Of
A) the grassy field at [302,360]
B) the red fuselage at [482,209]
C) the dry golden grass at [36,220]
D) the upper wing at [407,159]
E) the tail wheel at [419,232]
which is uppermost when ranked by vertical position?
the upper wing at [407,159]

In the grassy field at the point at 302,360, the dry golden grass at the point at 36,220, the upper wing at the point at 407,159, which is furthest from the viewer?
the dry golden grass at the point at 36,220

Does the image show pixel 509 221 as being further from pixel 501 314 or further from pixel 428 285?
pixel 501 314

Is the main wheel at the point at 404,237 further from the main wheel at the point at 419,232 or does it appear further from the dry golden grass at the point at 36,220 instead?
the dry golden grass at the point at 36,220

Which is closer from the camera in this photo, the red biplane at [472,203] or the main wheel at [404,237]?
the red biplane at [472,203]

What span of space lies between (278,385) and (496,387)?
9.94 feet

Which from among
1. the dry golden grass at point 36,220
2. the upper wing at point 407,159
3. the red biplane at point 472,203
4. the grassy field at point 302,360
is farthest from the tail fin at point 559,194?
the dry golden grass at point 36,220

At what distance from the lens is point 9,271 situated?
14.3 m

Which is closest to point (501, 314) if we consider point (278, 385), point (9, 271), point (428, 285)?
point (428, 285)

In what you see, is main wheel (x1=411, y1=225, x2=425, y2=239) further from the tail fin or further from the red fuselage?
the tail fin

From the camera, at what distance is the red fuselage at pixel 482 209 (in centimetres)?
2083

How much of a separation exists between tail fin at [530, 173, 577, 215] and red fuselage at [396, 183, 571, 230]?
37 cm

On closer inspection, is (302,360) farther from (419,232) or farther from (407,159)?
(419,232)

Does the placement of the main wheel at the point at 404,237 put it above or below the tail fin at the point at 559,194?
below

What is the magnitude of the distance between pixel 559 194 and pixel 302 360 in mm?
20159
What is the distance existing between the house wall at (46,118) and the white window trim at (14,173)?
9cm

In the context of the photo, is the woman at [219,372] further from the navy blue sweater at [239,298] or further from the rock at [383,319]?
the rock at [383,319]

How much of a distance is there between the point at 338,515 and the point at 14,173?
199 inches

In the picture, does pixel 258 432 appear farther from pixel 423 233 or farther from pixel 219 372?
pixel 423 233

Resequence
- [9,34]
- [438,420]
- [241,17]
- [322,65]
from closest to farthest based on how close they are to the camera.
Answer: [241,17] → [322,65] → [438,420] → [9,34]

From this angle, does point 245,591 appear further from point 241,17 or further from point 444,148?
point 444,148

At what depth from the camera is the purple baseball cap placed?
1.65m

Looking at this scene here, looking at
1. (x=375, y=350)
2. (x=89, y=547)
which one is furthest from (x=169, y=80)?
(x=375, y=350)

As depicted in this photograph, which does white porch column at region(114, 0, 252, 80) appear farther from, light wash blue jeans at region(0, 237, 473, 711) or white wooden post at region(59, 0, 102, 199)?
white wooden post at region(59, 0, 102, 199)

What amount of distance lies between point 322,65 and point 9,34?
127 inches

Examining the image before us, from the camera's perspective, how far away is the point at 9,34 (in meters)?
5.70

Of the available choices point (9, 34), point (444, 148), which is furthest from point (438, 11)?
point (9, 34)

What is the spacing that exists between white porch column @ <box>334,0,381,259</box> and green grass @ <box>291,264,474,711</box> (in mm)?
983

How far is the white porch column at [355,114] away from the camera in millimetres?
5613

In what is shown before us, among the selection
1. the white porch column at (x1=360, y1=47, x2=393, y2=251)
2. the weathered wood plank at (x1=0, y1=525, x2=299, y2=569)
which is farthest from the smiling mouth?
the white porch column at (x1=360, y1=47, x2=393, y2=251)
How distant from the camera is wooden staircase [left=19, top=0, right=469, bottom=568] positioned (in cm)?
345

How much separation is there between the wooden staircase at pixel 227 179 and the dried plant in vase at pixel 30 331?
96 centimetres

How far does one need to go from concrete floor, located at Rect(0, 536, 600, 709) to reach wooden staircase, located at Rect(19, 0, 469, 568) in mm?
+ + +
## What you need to do:
Print the lines above from the one containing "At what depth" through the one containing "96 centimetres", reproducing each of them exactly.

## Expected answer:
At what depth from the camera is the purple baseball cap placed?
1.65m

Looking at this scene here, looking at
1. (x=375, y=350)
2. (x=89, y=547)
which one is furthest from (x=169, y=80)?
(x=375, y=350)

As depicted in this photograph, which does white porch column at region(114, 0, 252, 80) appear farther from, light wash blue jeans at region(0, 237, 473, 711) or white wooden post at region(59, 0, 102, 199)?
white wooden post at region(59, 0, 102, 199)

What amount of distance lies between point 322,65 and point 9,34?
127 inches

Examining the image before us, from the camera's perspective, how far away is the point at 9,34 (in meters)?
5.70

Of the available choices point (9, 34), point (444, 148), which is furthest from point (438, 11)?
point (9, 34)

What is the spacing that exists between white porch column @ <box>334,0,381,259</box> and green grass @ <box>291,264,474,711</box> (in mm)?
983

How far is the white porch column at [355,114] away from the camera in millimetres?
5613

In what is shown before us, among the selection
1. the white porch column at (x1=360, y1=47, x2=393, y2=251)
2. the weathered wood plank at (x1=0, y1=525, x2=299, y2=569)
which is farthest from the smiling mouth?
the white porch column at (x1=360, y1=47, x2=393, y2=251)
How distant from the camera is wooden staircase [left=19, top=0, right=469, bottom=568] positioned (in cm)?
345

How much separation is there between the wooden staircase at pixel 227 179 and the dried plant in vase at pixel 30 331?
96 centimetres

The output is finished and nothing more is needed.